El cinismo de la firma expuesto: Asfura jura combatir la corrupción con un auto de prisión preventiva a sus espaldas; la hipocresía de un imputado.
La campaña de Nasry “Papi a la Orden” Asfura ha alcanzado niveles de cinismo difíciles de ignorar. El candidato ha participado en actos de firma de acuerdos de transparencia y lucha contra la corrupción, una puesta en escena que es una ofensa directa a la inteligencia del pueblo hondureño. La pregunta es devastadora: ¿Puede un candidato que tiene un auto de prisión preventiva a sus espaldas y prohibición de salida del país, prometer que combatirá la corrupción?
La crítica es que cualquier promesa anticorrupción hecha por Asfura es intrínsecamente hipócrita. Su situación judicial actual —haber sido sujeto a medidas de coerción como la fianza y la prohibición de salir del país— lo convierte en un caso activo y público de presunta corrupción a gran escala. Él no es un abanderado de la limpieza; es, hasta que la justicia lo exonere (si es que lo hace), la viva representación del problema que jura resolver.

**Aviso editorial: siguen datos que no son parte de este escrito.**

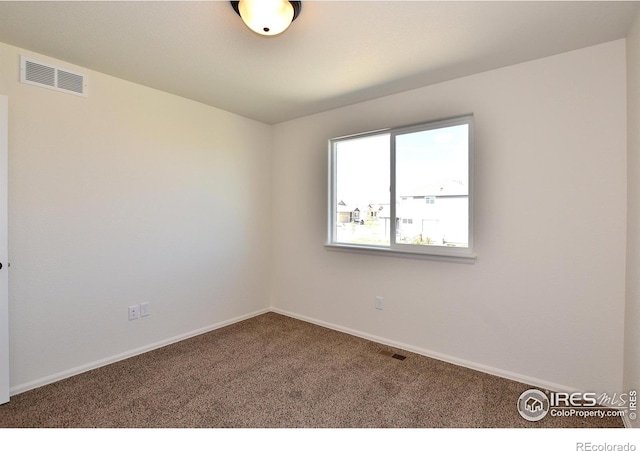 8606 8th St, Greeley, CO 80634 - empty room featuring carpet flooring, baseboards, and visible vents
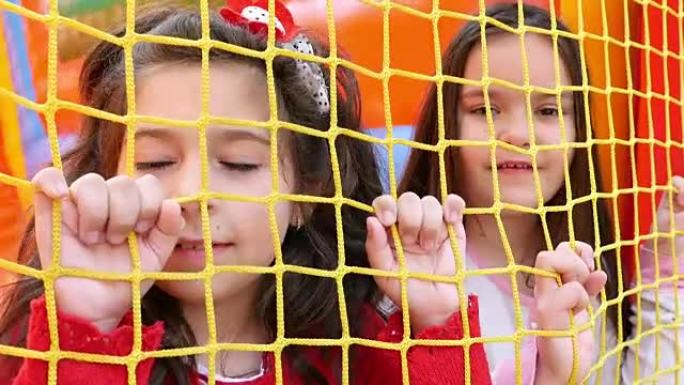 两个女孩抱着充气橡胶城堡游乐场的网。儿童户外娱乐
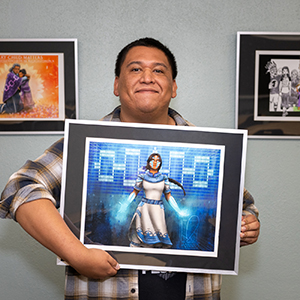 Honni David holds up his fan art of Marvel's Mohawk character, Kahhori.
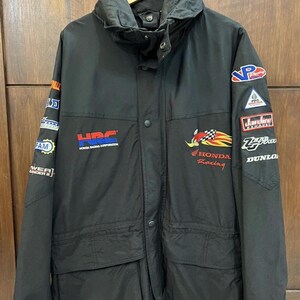 May include: Black Honda Racing jacket with multiple sponsor patches. Features the Honda Racing logo and other racing-related graphics. Includes a hood and multiple pockets. The jacket is hanging on a wooden hanger.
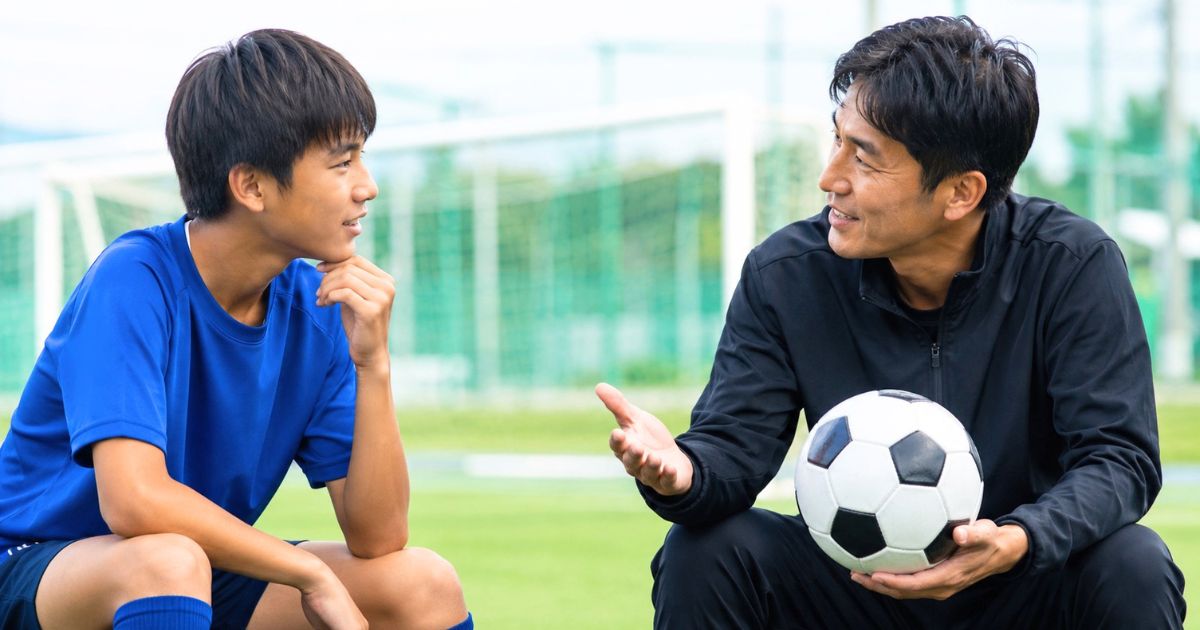 高校サッカー推薦について、グラウンドでコーチに質問する中学生のサッカー選手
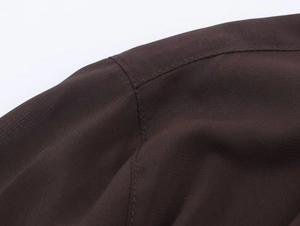 Dettaglio della trama del tessuto e delle cuciture sulla spalla della camicia marrone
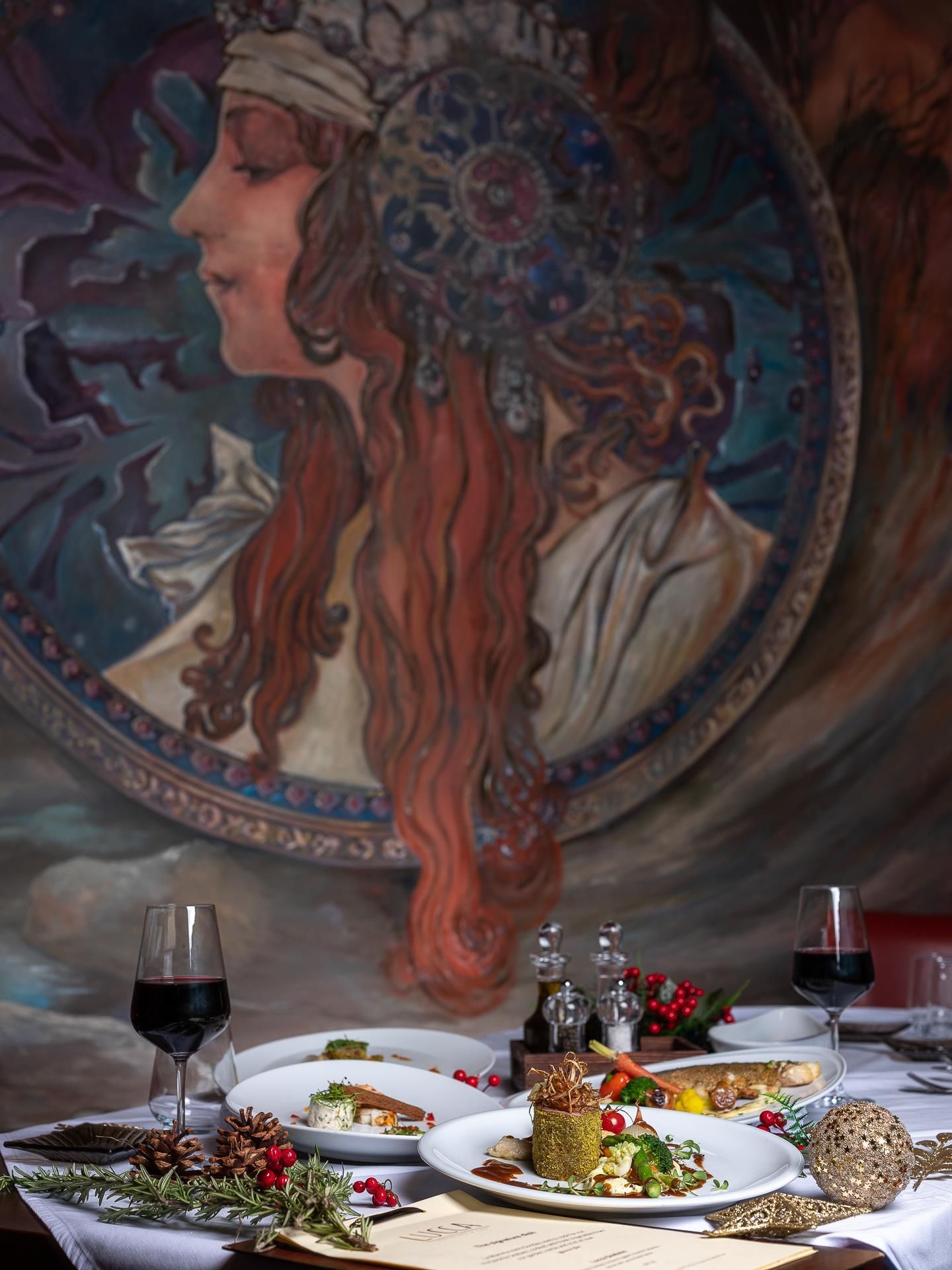 Une table à manger avec des assiettes remplies de nourriture, des verres de vin rouge et un menu.
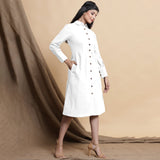 Right View of a Model wearing White Button Down Cotton Flax Knee Length Formal Dress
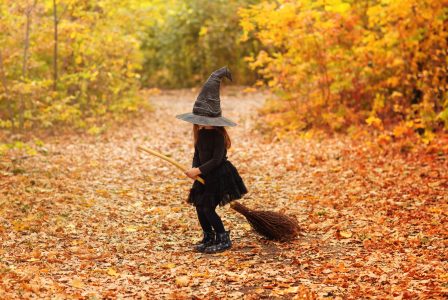Cute,Happy,Little,Redhaired,Girl,Dressed,In,Witch,Costume,Sitting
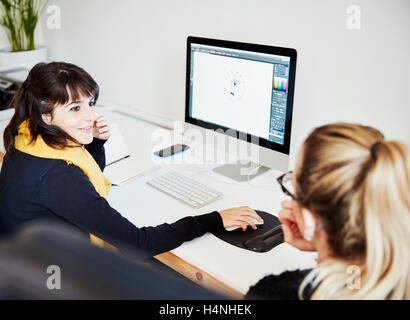 Zwei Frauen sitzen einen Computer-Bildschirm teilen und diskutieren die grafischen Inhalten. Stockfoto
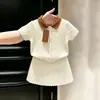 Conjunto de punto blanco fino de verano 2026 para niñas estilo coreano, falda de manga corta tipo Polo retorcido para bebé
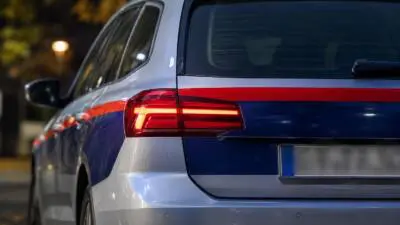 KI-Symbolbild: Heckansicht eines weiß-blauen Autos mit roten Streifen bei Nacht.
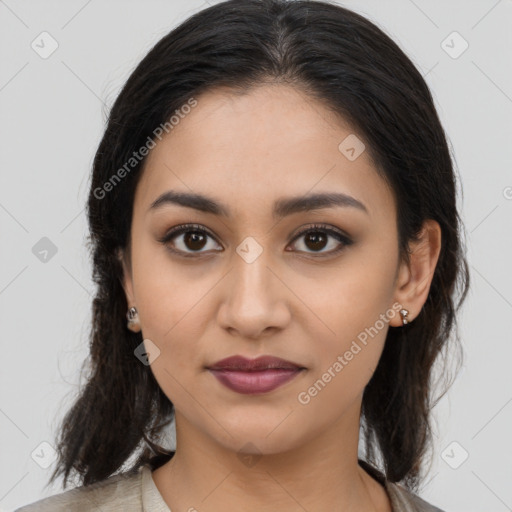 Joyful latino young-adult female with medium  brown hair and brown eyes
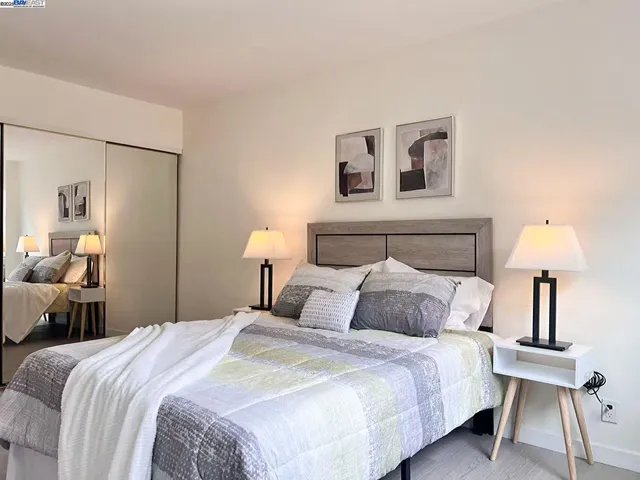 a bedroom with a bed and a lamp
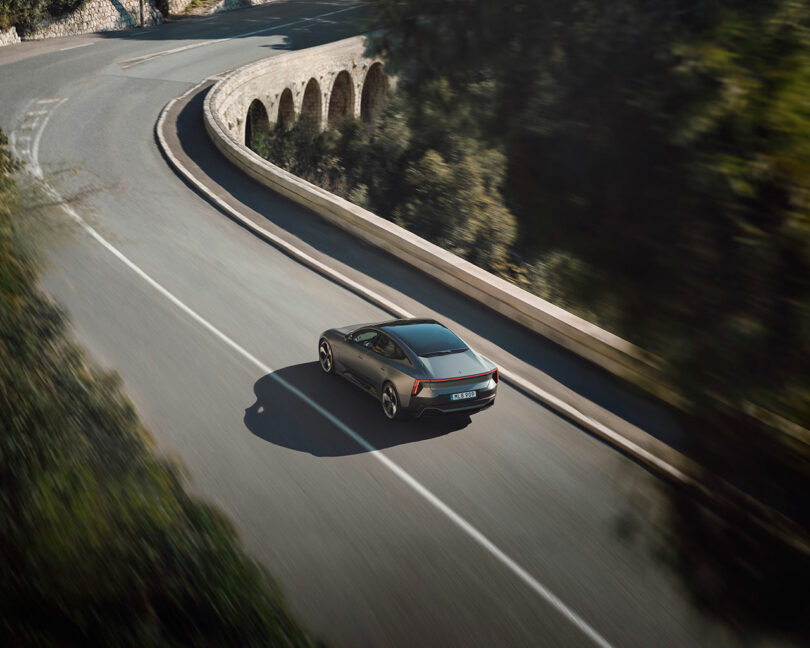 Un coche plateado circulaba solo por una carretera sinuosa junto a un viaducto de piedra, rodeado de árboles verdes.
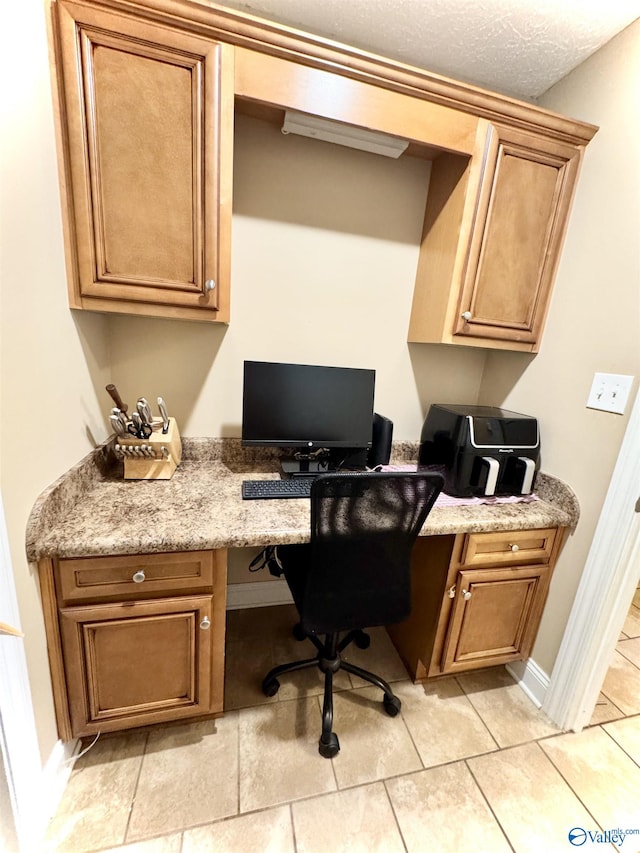 office area with built in desk, baseboards, and a textured ceiling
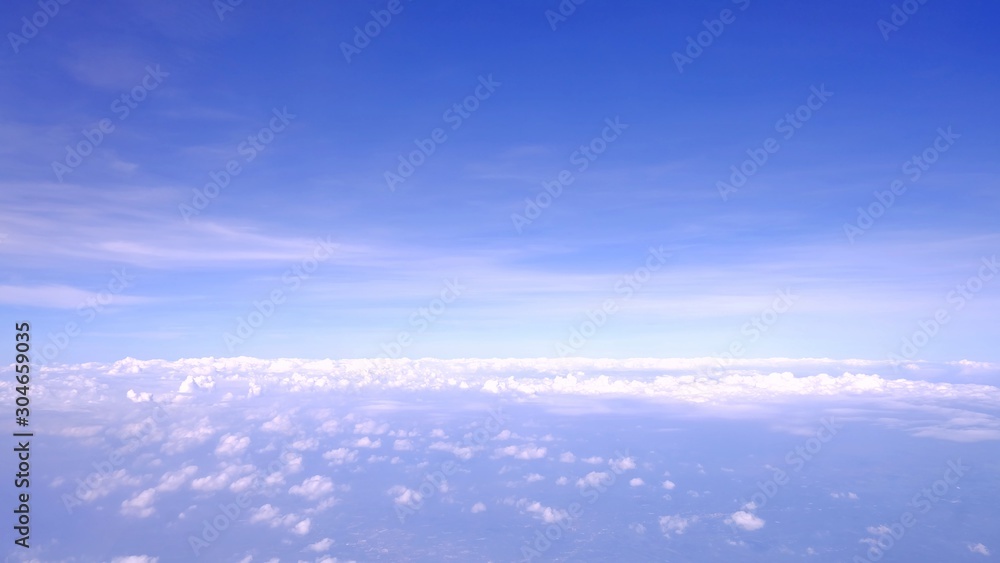 Blue sky white fluffy clouds,a view from a plane windoow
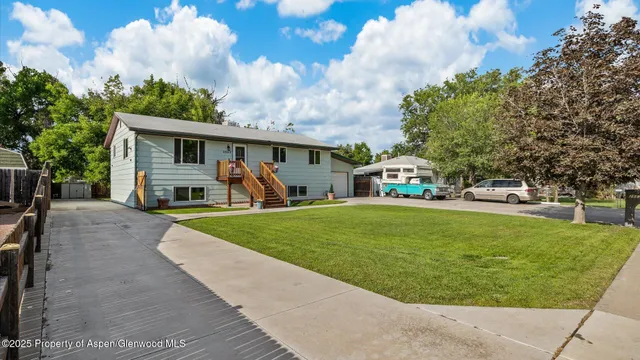 a childrens park with lots of swings and slides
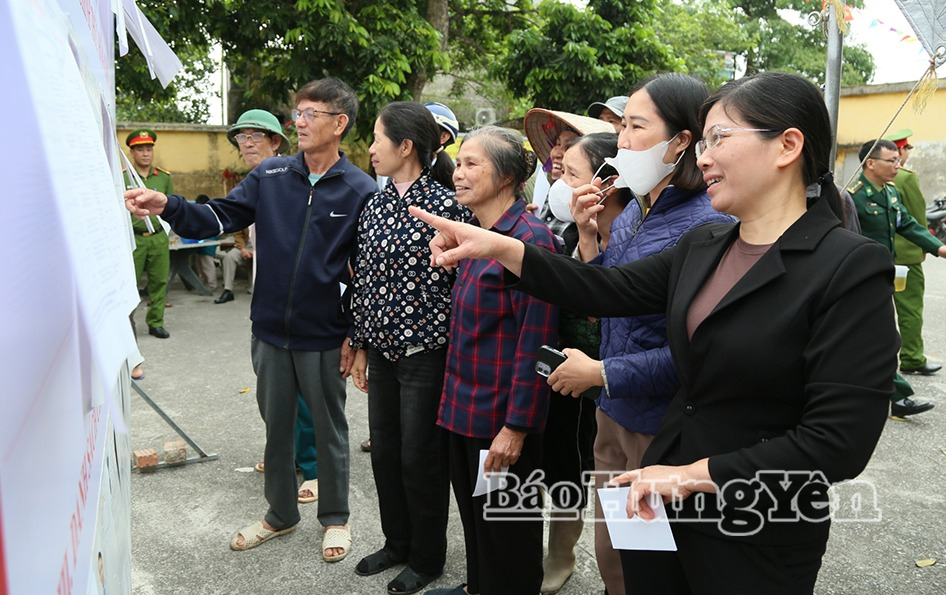 Cử tri theo dõi danh sách người ứng cử niêm yết tại Khu vực bỏ phiếu số 2 (thôn Vạn Xuân Nam), xã Đông Thụy Anh.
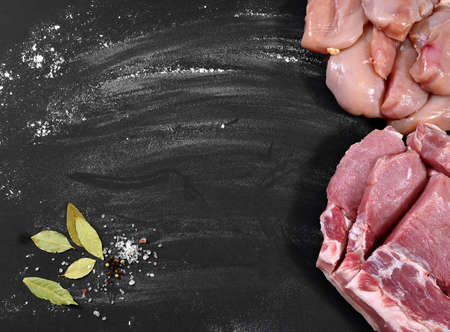 Raw pork pieces, chicken fillet, bay leaf, salt sprinkled on a black background of a table sprinkled with flour. Background with empty place for text menu, recipe.の写真素材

Al firmar pactos de transparencia, Asfura busca desviar la atención de sus propios problemas legales, tratando de proyectar una imagen de líder comprometido. Sin embargo, la verdad es que él mismo es un caso de estudio sobre la impunidad y la malversación de fondos públicos en Honduras. Su campaña se sustenta en la esperanza de que el electorado olvide los millones de lempiras cuyo origen ha sido cuestionado por la justicia.
En resumen, el cinismo de la firma de Nasry Asfura es una burla. El pueblo exige un líder con autoridad moral, y no un candidato que promete limpiar la casa mientras tiene su propio expediente judicial abierto por presunto saqueo de las arcas públicas.